Material provided |

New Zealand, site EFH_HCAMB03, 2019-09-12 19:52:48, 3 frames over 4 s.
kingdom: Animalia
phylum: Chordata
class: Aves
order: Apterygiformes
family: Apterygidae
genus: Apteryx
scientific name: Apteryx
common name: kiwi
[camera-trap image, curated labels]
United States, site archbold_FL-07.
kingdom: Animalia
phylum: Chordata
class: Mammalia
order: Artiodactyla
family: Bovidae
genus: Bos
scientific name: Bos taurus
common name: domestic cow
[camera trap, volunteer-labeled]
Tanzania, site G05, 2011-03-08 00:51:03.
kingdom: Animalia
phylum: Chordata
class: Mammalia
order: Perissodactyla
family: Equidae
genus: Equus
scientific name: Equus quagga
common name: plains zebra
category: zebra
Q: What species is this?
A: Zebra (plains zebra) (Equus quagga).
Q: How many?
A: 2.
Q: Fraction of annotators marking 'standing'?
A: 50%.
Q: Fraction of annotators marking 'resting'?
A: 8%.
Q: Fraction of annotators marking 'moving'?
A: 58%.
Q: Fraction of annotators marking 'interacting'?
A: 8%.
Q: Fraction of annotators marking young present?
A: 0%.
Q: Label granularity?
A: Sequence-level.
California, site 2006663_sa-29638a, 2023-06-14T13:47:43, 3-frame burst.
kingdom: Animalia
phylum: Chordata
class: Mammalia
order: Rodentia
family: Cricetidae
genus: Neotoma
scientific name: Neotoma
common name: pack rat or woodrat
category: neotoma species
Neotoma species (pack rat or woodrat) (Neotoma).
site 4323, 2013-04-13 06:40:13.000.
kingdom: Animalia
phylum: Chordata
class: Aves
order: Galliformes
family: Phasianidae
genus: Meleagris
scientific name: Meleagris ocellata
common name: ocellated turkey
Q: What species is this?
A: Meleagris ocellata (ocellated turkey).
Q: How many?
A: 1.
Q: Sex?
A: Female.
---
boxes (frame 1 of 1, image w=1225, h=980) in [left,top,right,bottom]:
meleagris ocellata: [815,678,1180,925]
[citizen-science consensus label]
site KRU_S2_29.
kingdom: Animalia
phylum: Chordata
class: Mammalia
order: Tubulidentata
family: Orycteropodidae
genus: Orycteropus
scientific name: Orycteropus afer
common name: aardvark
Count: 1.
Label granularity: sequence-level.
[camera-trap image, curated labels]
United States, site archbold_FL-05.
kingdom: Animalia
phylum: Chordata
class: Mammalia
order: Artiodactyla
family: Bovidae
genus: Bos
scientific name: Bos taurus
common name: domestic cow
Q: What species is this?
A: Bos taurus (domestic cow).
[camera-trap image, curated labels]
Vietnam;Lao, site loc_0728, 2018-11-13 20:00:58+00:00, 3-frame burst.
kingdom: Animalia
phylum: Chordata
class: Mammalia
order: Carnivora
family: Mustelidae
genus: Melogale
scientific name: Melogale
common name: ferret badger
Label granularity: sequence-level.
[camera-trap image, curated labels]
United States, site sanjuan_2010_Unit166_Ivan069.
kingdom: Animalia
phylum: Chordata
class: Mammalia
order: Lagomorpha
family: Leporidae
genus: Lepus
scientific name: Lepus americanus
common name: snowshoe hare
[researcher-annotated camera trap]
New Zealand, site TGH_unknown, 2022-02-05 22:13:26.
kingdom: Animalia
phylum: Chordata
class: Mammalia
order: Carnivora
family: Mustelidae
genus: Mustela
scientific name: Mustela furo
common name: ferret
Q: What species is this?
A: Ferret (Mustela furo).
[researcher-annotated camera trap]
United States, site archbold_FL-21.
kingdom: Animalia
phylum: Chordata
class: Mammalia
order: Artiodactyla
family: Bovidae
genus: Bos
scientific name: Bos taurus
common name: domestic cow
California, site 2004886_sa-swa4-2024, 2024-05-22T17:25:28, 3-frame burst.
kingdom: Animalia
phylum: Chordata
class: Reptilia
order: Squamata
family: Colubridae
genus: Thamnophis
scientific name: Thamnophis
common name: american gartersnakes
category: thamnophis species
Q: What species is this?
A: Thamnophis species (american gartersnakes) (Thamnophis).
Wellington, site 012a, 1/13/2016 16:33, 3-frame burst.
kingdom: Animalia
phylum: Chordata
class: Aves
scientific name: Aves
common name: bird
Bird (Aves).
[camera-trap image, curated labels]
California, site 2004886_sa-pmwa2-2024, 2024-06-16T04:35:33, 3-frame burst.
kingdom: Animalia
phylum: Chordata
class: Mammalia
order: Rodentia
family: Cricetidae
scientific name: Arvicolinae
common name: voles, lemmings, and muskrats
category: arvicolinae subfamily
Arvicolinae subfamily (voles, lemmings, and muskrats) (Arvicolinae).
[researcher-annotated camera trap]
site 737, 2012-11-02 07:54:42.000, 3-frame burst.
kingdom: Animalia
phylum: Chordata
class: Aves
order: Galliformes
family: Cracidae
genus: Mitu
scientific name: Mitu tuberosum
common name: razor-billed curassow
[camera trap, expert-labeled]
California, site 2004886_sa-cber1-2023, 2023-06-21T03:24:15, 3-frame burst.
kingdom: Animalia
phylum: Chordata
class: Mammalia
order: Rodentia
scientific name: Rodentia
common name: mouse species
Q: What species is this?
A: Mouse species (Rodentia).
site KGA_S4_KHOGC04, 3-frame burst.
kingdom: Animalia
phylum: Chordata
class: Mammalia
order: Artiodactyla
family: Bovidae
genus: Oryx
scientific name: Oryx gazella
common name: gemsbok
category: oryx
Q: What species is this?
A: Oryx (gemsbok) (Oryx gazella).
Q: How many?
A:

Exercise |
All of the entries above need to be reproduced verbatim.

Written answer |
New Zealand, site EFH_HCAMB03, 2019-09-12 19:52:48, 3 frames over 4 s.
kingdom: Animalia
phylum: Chordata
class: Aves
order: Apterygiformes
family: Apterygidae
genus: Apteryx
scientific name: Apteryx
common name: kiwi
[camera-trap image, curated labels]
United States, site archbold_FL-07.
kingdom: Animalia
phylum: Chordata
class: Mammalia
order: Artiodactyla
family: Bovidae
genus: Bos
scientific name: Bos taurus
common name: domestic cow
[camera trap, volunteer-labeled]
Tanzania, site G05, 2011-03-08 00:51:03.
kingdom: Animalia
phylum: Chordata
class: Mammalia
order: Perissodactyla
family: Equidae
genus: Equus
scientific name: Equus quagga
common name: plains zebra
category: zebra
Q: What species is this?
A: Zebra (plains zebra) (Equus quagga).
Q: How many?
A: 2.
Q: Fraction of annotators marking 'standing'?
A: 50%.
Q: Fraction of annotators marking 'resting'?
A: 8%.
Q: Fraction of annotators marking 'moving'?
A: 58%.
Q: Fraction of annotators marking 'interacting'?
A: 8%.
Q: Fraction of annotators marking young present?
A: 0%.
Q: Label granularity?
A: Sequence-level.
California, site 2006663_sa-29638a, 2023-06-14T13:47:43, 3-frame burst.
kingdom: Animalia
phylum: Chordata
class: Mammalia
order: Rodentia
family: Cricetidae
genus: Neotoma
scientific name: Neotoma
common name: pack rat or woodrat
category: neotoma species
Neotoma species (pack rat or woodrat) (Neotoma).
site 4323, 2013-04-13 06:40:13.000.
kingdom: Animalia
phylum: Chordata
class: Aves
order: Galliformes
family: Phasianidae
genus: Meleagris
scientific name: Meleagris ocellata
common name: ocellated turkey
Q: What species is this?
A: Meleagris ocellata (ocellated turkey).
Q: How many?
A: 1.
Q: Sex?
A: Female.
---
boxes (frame 1 of 1, image w=1225, h=980) in [left,top,right,bottom]:
meleagris ocellata: [815,678,1180,925]
[citizen-science consensus label]
site KRU_S2_29.
kingdom: Animalia
phylum: Chordata
class: Mammalia
order: Tubulidentata
family: Orycteropodidae
genus: Orycteropus
scientific name: Orycteropus afer
common name: aardvark
Count: 1.
Label granularity: sequence-level.
[camera-trap image, curated labels]
United States, site archbold_FL-05.
kingdom: Animalia
phylum: Chordata
class: Mammalia
order: Artiodactyla
family: Bovidae
genus: Bos
scientific name: Bos taurus
common name: domestic cow
Q: What species is this?
A: Bos taurus (domestic cow).
[camera-trap image, curated labels]
Vietnam;Lao, site loc_0728, 2018-11-13 20:00:58+00:00, 3-frame burst.
kingdom: Animalia
phylum: Chordata
class: Mammalia
order: Carnivora
family: Mustelidae
genus: Melogale
scientific name: Melogale
common name: ferret badger
Label granularity: sequence-level.
[camera-trap image, curated labels]
United States, site sanjuan_2010_Unit166_Ivan069.
kingdom: Animalia
phylum: Chordata
class: Mammalia
order: Lagomorpha
family: Leporidae
genus: Lepus
scientific name: Lepus americanus
common name: snowshoe hare
[researcher-annotated camera trap]
New Zealand, site TGH_unknown, 2022-02-05 22:13:26.
kingdom: Animalia
phylum: Chordata
class: Mammalia
order: Carnivora
family: Mustelidae
genus: Mustela
scientific name: Mustela furo
common name: ferret
Q: What species is this?
A: Ferret (Mustela furo).
[researcher-annotated camera trap]
United States, site archbold_FL-21.
kingdom: Animalia
phylum: Chordata
class: Mammalia
order: Artiodactyla
family: Bovidae
genus: Bos
scientific name: Bos taurus
common name: domestic cow
California, site 2004886_sa-swa4-2024, 2024-05-22T17:25:28, 3-frame burst.
kingdom: Animalia
phylum: Chordata
class: Reptilia
order: Squamata
family: Colubridae
genus: Thamnophis
scientific name: Thamnophis
common name: american gartersnakes
category: thamnophis species
Q: What species is this?
A: Thamnophis species (american gartersnakes) (Thamnophis).
Wellington, site 012a, 1/13/2016 16:33, 3-frame burst.
kingdom: Animalia
phylum: Chordata
class: Aves
scientific name: Aves
common name: bird
Bird (Aves).
[camera-trap image, curated labels]
California, site 2004886_sa-pmwa2-2024, 2024-06-16T04:35:33, 3-frame burst.
kingdom: Animalia
phylum: Chordata
class: Mammalia
order: Rodentia
family: Cricetidae
scientific name: Arvicolinae
common name: voles, lemmings, and muskrats
category: arvicolinae subfamily
Arvicolinae subfamily (voles, lemmings, and muskrats) (Arvicolinae).
[researcher-annotated camera trap]
site 737, 2012-11-02 07:54:42.000, 3-frame burst.
kingdom: Animalia
phylum: Chordata
class: Aves
order: Galliformes
family: Cracidae
genus: Mitu
scientific name: Mitu tuberosum
common name: razor-billed curassow
[camera trap, expert-labeled]
California, site 2004886_sa-cber1-2023, 2023-06-21T03:24:15, 3-frame burst.
kingdom: Animalia
phylum: Chordata
class: Mammalia
order: Rodentia
scientific name: Rodentia
common name: mouse species
Q: What species is this?
A: Mouse species (Rodentia).
site KGA_S4_KHOGC04, 3-frame burst.
kingdom: Animalia
phylum: Chordata
class: Mammalia
order: Artiodactyla
family: Bovidae
genus: Oryx
scientific name: Oryx gazella
common name: gemsbok
category: oryx
Q: What species is this?
A: Oryx (gemsbok) (Oryx gazella).
Q: How many?
A:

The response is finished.